§ To do
Using the passage about Zack Greinke below, list every noun it uses in the sentence that begins "Greinke is a thinker" to describe him.

§ Supplied passage
*** Block opens ***

It took a historic scoreless streak for the world to realize what big league hitters know all too well: A restless, curious mind and an always-evolving arsenal of pitches has made Zack Greinke better than ever

Painstaking point by painstaking point, Georges Seurat took two years to paint his signature work, A Sunday on La Grande Jatte. Zack Greinke, the pointillist of pitching, took seven years to perfect the odd pitch he copied from a journeyman reliever.

With all five of his pitches Greinke has the best pinpoint control since Seurat. Dot by dot the Dodgers righthander crafted one of the three most impenetrable runs of pitching in the live ball era, joining fellow Los Angeles righthanders Don Drysdale (1968) and Orel Hershiser ('88) as the only pitchers in the modern era to make six straight starts without allowing a run.

While the brute force of velocity has become the preferred coin of the pitching realm, Greinke, 31, and six years removed from his Cy Young Award season, is a better pitcher than he's ever been—with the least speed on his fastball, down from an average of 94.4 mph in 2007 to 91.5 this year.

Greinke is a thinker, a dabbler, a tinkerer, an inventor and a scholar. He has an almost photographic recall of the more than 30,000 pitches he has thrown in the big leagues. He prefers to watch video of other pitchers rather than himself—but only pitchers who throw one of his five pitches better than he does, so that he can deconstruct their technique, as if sequencing a genome, to see what can be learned.

Impeccable as his craftsmanship is, more remarkable still is that it exists at all. Greinke did not choose pitching; pitching chose him.

"I didn't want to [pitch]," he says.

And where would Greinke rather be, if he were not joining only Drysdale and Hershiser in a century of pitching history?

"Probably catcher," he said. "That would be the best position."

The reluctant pitcher has earned $113 million, and with an opt-out clause after this season, he can forgo the $71 million the Dodgers owe him over the next three years for free agency and the opportunity to live in the financial neighborhood of Max Scherzer (seven years, $210 million).

"There are no guarantees in baseball, especially with pitching," says Dodgers catcher A.J. Ellis, "but Zack is the surest bet there is. He can beat you with several pitches; he has already made adjustments without the same velocity; he's so athletic, his mechanics are perfect; and he's an awesome teammate. He reminds me of Mike Mussina with how he constantly finds new ways."

FIVE DAYS before Opening Day of the 2008 season, a gift arrived for Greinke, though he did not know it at the time. In a trade with Colorado, the Royals obtained Ramon Ramirez, a 26-year-old reliever who had already made stops with the Rangers, Hiroshima Carp, Yankees and Rockies organizations, and from Kansas City would bounce among the Red Sox, Giants, Mets, Rays, Mariners, Orioles and the Mexican League. Batters would hit only .222 against Ramirez in '08, and Greinke, who had a 4.63 ERA to that point, marveled at how his new teammate did it: with a 92 mph fastball and an 88 mph changeup. Thrown so hard, the changeup defied the conventional wisdom that a pitcher should create the widest separation possible between the speeds of those two pitches.

*** Block closes ***

§ Extracted material
*** Block opens ***

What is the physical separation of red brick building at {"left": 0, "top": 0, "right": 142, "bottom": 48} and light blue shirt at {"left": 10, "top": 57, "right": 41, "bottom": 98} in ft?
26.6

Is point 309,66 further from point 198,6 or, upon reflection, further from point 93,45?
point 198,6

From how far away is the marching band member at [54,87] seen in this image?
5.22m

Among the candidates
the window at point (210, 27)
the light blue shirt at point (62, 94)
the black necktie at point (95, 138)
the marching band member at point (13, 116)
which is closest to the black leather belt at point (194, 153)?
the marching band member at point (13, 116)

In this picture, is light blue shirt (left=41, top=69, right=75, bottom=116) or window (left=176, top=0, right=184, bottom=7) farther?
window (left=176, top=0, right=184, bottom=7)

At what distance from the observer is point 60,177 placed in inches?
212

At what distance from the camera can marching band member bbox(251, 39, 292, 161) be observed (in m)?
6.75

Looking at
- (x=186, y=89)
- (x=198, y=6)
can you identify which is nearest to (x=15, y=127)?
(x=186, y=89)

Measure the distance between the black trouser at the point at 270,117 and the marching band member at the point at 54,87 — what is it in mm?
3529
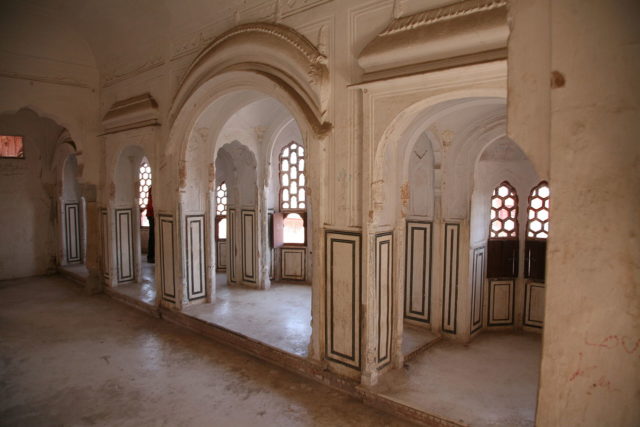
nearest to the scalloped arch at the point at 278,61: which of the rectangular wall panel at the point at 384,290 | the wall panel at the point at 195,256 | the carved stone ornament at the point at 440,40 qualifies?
the carved stone ornament at the point at 440,40

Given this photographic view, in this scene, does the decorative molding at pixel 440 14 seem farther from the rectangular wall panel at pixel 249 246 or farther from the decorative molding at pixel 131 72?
the rectangular wall panel at pixel 249 246

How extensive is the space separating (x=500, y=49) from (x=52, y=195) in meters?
9.91

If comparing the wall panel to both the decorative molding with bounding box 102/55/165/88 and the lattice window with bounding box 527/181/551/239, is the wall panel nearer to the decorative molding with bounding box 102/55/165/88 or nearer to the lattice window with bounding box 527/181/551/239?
the decorative molding with bounding box 102/55/165/88

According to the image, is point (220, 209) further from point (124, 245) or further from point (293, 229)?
point (124, 245)

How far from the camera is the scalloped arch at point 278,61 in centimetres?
422

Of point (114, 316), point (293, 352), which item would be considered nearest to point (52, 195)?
point (114, 316)

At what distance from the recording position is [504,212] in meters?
5.90

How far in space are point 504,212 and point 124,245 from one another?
22.0 ft

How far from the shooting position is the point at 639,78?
1104mm

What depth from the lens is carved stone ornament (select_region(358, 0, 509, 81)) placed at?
3123 millimetres

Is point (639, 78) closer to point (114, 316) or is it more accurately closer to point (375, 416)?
point (375, 416)

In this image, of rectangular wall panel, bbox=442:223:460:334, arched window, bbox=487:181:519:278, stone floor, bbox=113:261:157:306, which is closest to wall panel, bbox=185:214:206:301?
stone floor, bbox=113:261:157:306

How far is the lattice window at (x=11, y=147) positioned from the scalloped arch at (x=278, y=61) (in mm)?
5977

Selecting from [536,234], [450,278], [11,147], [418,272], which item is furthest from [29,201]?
[536,234]
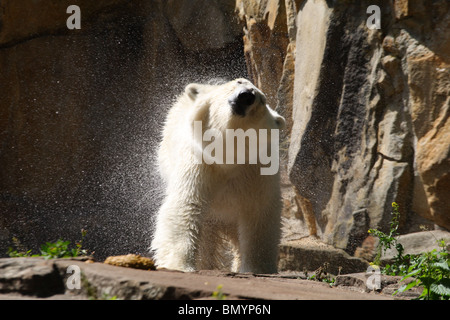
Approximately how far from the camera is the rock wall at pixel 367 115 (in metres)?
4.56

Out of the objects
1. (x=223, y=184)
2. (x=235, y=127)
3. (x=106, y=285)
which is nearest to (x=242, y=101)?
(x=235, y=127)

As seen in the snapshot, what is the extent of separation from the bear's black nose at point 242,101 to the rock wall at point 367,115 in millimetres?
1470

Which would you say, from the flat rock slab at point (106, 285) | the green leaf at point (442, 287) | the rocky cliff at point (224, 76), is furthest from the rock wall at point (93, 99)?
the green leaf at point (442, 287)

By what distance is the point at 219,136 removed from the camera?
4.18 metres

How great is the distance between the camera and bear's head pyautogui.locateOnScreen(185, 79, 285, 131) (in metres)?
4.04

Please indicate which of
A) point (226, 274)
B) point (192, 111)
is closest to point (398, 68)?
point (192, 111)

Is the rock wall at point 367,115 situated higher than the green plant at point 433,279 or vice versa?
the rock wall at point 367,115

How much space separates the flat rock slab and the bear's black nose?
5.30ft

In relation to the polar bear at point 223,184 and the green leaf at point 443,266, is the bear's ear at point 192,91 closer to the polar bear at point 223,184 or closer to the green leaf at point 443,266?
the polar bear at point 223,184

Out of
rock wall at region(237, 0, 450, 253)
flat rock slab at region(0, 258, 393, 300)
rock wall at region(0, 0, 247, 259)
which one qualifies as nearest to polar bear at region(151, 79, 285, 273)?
rock wall at region(237, 0, 450, 253)

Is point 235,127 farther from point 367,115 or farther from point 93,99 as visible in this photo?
point 93,99

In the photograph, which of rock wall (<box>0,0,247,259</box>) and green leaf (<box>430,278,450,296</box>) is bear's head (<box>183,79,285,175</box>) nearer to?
green leaf (<box>430,278,450,296</box>)

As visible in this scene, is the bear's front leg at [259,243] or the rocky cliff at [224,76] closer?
the bear's front leg at [259,243]

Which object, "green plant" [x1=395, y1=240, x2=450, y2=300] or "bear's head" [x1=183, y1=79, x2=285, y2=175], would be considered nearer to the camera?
"green plant" [x1=395, y1=240, x2=450, y2=300]
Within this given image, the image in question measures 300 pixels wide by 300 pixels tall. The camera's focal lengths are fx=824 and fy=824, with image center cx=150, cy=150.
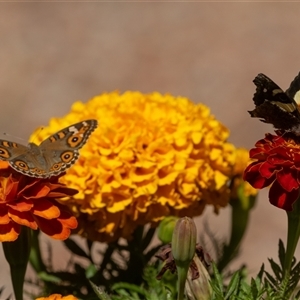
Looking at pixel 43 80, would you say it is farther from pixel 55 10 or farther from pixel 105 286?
pixel 105 286

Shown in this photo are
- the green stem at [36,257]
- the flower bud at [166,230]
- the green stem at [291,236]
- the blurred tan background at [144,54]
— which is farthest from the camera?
the blurred tan background at [144,54]

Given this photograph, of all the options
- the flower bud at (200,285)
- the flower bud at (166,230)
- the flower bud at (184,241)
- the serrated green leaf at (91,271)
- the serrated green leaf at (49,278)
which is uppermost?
Result: the flower bud at (166,230)

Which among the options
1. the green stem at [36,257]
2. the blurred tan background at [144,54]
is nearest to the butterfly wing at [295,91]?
the green stem at [36,257]

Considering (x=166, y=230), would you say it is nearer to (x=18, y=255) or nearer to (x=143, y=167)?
(x=143, y=167)

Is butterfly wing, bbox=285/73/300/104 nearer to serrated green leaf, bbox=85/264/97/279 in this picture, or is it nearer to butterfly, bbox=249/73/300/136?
butterfly, bbox=249/73/300/136

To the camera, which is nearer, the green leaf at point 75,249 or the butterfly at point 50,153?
the butterfly at point 50,153

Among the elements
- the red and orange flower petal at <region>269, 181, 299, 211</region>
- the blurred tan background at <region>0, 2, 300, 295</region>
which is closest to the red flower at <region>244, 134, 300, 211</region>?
the red and orange flower petal at <region>269, 181, 299, 211</region>

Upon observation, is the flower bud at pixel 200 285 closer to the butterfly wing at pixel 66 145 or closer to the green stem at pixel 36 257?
the butterfly wing at pixel 66 145

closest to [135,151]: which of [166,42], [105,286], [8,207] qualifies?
[105,286]
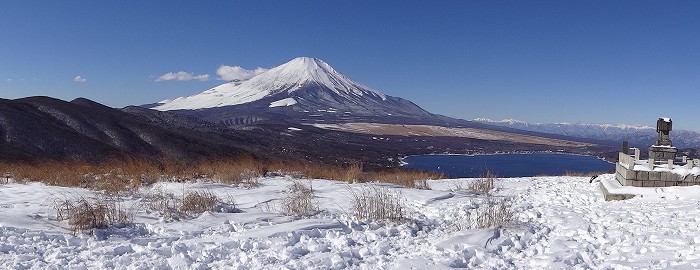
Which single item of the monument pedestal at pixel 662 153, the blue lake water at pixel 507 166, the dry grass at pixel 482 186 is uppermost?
the monument pedestal at pixel 662 153

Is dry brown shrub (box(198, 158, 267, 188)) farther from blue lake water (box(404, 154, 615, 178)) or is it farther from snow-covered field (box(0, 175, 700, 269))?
blue lake water (box(404, 154, 615, 178))

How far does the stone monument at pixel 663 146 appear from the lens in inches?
555

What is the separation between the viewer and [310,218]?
7574 millimetres

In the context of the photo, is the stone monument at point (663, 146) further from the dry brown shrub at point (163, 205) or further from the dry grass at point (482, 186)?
the dry brown shrub at point (163, 205)

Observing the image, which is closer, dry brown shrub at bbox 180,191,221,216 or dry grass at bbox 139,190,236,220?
dry grass at bbox 139,190,236,220

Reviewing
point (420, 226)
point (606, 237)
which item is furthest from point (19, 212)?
point (606, 237)

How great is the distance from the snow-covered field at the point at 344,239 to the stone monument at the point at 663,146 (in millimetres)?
5629

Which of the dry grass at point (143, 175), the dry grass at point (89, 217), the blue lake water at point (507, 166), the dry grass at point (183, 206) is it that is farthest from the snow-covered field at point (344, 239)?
the blue lake water at point (507, 166)

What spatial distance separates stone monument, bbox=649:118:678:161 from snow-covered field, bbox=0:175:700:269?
563 centimetres

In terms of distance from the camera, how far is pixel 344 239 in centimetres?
650

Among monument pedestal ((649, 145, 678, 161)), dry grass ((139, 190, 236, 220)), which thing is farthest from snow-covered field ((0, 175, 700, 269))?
monument pedestal ((649, 145, 678, 161))

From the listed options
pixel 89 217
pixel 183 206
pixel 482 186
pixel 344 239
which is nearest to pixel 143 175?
pixel 183 206

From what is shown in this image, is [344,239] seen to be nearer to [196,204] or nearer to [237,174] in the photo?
Result: [196,204]

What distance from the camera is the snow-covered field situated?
5426 mm
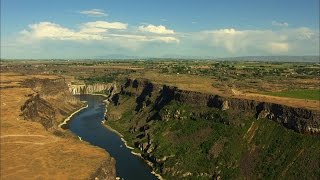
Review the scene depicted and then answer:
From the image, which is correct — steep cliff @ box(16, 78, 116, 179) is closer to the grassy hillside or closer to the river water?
the river water

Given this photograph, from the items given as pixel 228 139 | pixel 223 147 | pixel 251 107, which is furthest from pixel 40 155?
pixel 251 107

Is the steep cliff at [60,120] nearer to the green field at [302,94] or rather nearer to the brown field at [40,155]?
the brown field at [40,155]

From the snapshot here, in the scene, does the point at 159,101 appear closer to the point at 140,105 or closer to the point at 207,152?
the point at 140,105

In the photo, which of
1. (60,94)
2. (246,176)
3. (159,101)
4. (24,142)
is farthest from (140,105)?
(24,142)

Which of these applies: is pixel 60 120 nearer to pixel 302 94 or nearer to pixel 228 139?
pixel 228 139

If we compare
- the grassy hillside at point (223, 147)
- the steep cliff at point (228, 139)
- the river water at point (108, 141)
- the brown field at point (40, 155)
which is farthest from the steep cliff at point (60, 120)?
the steep cliff at point (228, 139)
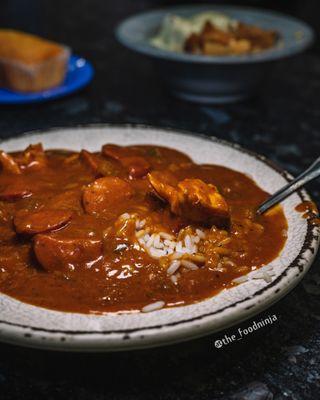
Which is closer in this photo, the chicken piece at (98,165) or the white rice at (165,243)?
the white rice at (165,243)

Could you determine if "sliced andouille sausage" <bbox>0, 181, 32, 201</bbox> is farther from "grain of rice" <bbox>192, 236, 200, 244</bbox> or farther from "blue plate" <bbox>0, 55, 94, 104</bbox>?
"blue plate" <bbox>0, 55, 94, 104</bbox>

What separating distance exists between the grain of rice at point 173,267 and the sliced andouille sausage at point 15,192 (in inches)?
22.2

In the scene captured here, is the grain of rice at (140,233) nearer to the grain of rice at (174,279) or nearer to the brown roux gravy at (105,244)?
the brown roux gravy at (105,244)

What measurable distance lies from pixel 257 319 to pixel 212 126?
1794mm

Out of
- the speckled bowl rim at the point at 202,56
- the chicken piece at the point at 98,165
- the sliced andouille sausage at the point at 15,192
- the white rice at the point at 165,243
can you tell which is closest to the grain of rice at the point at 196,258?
the white rice at the point at 165,243

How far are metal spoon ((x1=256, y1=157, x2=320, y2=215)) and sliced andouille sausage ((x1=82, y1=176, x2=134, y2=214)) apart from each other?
0.46 meters

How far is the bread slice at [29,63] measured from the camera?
342 centimetres

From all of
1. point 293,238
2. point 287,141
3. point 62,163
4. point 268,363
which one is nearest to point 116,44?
point 287,141

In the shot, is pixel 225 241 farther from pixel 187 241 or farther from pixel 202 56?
pixel 202 56

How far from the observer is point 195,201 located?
1.59m

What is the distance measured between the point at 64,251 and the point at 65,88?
2117 mm

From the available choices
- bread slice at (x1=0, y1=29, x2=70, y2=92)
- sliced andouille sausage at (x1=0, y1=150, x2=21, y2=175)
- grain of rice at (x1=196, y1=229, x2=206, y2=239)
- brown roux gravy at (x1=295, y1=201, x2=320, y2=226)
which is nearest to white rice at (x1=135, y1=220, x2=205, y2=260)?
grain of rice at (x1=196, y1=229, x2=206, y2=239)

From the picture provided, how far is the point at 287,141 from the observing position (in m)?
3.00

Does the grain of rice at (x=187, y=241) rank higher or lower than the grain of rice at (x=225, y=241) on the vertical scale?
lower
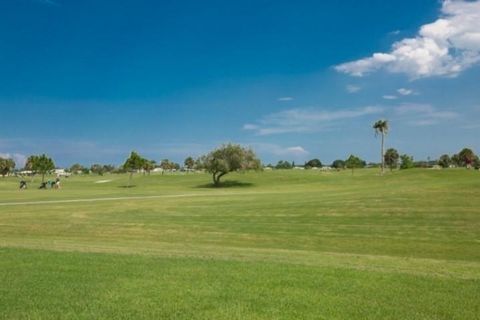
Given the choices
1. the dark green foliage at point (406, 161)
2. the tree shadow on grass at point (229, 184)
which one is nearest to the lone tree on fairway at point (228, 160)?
the tree shadow on grass at point (229, 184)

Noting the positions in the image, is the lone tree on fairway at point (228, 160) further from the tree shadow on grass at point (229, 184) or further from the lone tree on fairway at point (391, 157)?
the lone tree on fairway at point (391, 157)

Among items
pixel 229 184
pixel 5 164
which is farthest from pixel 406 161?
pixel 5 164

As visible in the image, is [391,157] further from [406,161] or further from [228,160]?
[228,160]

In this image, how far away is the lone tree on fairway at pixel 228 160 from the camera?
290 feet

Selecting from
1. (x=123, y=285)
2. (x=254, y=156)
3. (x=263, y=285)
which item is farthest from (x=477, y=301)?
(x=254, y=156)

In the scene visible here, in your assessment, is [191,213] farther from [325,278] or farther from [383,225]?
[325,278]

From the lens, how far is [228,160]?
290ft

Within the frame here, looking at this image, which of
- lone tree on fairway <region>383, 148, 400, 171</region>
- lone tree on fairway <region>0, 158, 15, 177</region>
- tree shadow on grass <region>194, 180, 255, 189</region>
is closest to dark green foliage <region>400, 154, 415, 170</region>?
lone tree on fairway <region>383, 148, 400, 171</region>

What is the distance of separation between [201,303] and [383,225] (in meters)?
18.1

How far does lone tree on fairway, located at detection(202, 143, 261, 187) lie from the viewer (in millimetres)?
88500

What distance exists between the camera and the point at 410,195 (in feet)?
99.3

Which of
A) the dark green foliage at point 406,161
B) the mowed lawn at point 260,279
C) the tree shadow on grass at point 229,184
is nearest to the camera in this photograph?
the mowed lawn at point 260,279

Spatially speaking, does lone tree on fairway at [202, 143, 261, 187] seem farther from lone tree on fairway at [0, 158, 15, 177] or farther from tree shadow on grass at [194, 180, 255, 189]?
lone tree on fairway at [0, 158, 15, 177]

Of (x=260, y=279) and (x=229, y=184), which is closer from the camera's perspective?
(x=260, y=279)
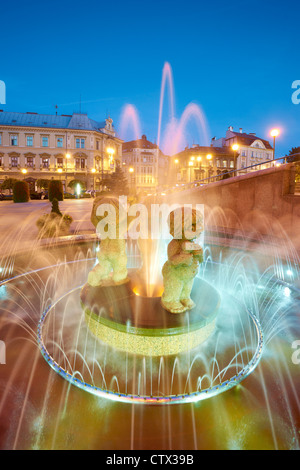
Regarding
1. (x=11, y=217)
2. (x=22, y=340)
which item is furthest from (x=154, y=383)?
(x=11, y=217)

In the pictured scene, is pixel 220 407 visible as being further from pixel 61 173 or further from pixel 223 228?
pixel 61 173

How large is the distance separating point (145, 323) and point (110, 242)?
63.1 inches

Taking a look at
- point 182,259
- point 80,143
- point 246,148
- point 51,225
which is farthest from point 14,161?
point 182,259

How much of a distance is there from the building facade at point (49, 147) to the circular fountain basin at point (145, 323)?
54.6 m

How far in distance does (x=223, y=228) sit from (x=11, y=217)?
13.5 meters

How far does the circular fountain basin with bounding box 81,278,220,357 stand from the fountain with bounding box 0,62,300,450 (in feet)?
0.07

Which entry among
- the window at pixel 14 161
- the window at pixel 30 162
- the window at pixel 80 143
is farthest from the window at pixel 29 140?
the window at pixel 80 143

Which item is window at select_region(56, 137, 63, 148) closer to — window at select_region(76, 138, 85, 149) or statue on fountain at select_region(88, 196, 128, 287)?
window at select_region(76, 138, 85, 149)

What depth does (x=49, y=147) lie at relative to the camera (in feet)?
184

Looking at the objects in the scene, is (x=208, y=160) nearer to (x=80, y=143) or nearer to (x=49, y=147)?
(x=80, y=143)

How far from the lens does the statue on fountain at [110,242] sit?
14.7 feet

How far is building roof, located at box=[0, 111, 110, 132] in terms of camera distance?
182 ft

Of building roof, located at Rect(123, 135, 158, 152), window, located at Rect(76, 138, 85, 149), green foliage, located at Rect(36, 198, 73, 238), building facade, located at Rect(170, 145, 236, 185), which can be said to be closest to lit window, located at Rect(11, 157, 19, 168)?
window, located at Rect(76, 138, 85, 149)

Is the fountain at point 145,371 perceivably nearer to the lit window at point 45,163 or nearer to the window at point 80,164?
the window at point 80,164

*** Block closes ***

§ Finished exercise
thinker, dabbler, tinkerer, inventor, scholar